◆ **Material for the task**

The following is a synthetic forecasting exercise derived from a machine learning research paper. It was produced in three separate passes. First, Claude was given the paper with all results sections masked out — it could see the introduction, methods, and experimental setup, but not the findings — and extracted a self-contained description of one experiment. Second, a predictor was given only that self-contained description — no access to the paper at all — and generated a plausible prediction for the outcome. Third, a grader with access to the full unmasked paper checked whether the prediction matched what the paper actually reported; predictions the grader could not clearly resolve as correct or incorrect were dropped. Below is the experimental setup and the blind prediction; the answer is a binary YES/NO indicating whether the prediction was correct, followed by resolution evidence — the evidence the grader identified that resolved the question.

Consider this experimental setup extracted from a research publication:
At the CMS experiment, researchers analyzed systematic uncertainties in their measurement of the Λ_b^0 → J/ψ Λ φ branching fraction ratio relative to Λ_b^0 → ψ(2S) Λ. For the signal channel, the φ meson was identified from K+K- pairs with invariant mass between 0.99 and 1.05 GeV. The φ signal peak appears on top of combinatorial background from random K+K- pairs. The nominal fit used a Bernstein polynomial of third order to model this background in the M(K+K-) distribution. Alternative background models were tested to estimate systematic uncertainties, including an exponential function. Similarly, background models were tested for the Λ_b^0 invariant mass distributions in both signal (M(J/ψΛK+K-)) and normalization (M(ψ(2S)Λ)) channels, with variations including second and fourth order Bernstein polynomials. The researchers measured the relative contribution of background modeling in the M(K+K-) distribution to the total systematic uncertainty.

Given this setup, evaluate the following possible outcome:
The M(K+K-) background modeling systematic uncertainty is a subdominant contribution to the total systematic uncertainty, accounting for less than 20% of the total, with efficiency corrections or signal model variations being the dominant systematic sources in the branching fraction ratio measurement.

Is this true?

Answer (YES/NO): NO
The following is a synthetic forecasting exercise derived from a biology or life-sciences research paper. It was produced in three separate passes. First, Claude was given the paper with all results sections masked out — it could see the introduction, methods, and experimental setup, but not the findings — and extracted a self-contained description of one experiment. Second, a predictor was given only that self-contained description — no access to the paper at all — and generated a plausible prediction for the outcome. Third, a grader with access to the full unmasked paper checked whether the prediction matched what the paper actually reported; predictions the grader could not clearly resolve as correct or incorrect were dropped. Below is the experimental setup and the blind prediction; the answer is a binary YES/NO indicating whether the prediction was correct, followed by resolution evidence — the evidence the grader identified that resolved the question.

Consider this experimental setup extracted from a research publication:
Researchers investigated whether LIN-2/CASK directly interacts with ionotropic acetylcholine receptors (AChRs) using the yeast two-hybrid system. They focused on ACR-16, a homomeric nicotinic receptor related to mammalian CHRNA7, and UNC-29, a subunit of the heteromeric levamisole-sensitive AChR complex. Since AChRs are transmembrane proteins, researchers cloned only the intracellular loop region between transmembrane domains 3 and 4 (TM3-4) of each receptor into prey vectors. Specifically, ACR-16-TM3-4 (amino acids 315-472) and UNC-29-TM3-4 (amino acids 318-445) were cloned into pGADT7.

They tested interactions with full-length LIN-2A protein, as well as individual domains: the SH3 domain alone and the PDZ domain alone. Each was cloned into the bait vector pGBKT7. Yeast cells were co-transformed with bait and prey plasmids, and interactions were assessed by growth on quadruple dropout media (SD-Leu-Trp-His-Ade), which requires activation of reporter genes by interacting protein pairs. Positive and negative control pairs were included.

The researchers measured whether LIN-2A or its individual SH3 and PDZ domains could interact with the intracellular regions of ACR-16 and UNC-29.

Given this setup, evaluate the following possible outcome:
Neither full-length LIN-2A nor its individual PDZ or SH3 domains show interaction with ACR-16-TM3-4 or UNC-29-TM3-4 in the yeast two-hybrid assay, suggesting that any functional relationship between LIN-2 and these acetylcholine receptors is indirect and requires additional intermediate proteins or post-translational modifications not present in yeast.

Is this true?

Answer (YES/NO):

◆ **Exercise description**
Nothing but the lines above from the one containing "At the CMS experiment, researchers" through the one containing "Answer (YES/NO): NO" should appear in the answer, each repeated exactly.

◆ **Solution to this problem**
At the CMS experiment, researchers analyzed systematic uncertainties in their measurement of the Λ_b^0 → J/ψ Λ φ branching fraction ratio relative to Λ_b^0 → ψ(2S) Λ. For the signal channel, the φ meson was identified from K+K- pairs with invariant mass between 0.99 and 1.05 GeV. The φ signal peak appears on top of combinatorial background from random K+K- pairs. The nominal fit used a Bernstein polynomial of third order to model this background in the M(K+K-) distribution. Alternative background models were tested to estimate systematic uncertainties, including an exponential function. Similarly, background models were tested for the Λ_b^0 invariant mass distributions in both signal (M(J/ψΛK+K-)) and normalization (M(ψ(2S)Λ)) channels, with variations including second and fourth order Bernstein polynomials. The researchers measured the relative contribution of background modeling in the M(K+K-) distribution to the total systematic uncertainty.

Given this setup, evaluate the following possible outcome:
The M(K+K-) background modeling systematic uncertainty is a subdominant contribution to the total systematic uncertainty, accounting for less than 20% of the total, with efficiency corrections or signal model variations being the dominant systematic sources in the branching fraction ratio measurement.

Is this true?

Answer (YES/NO): NO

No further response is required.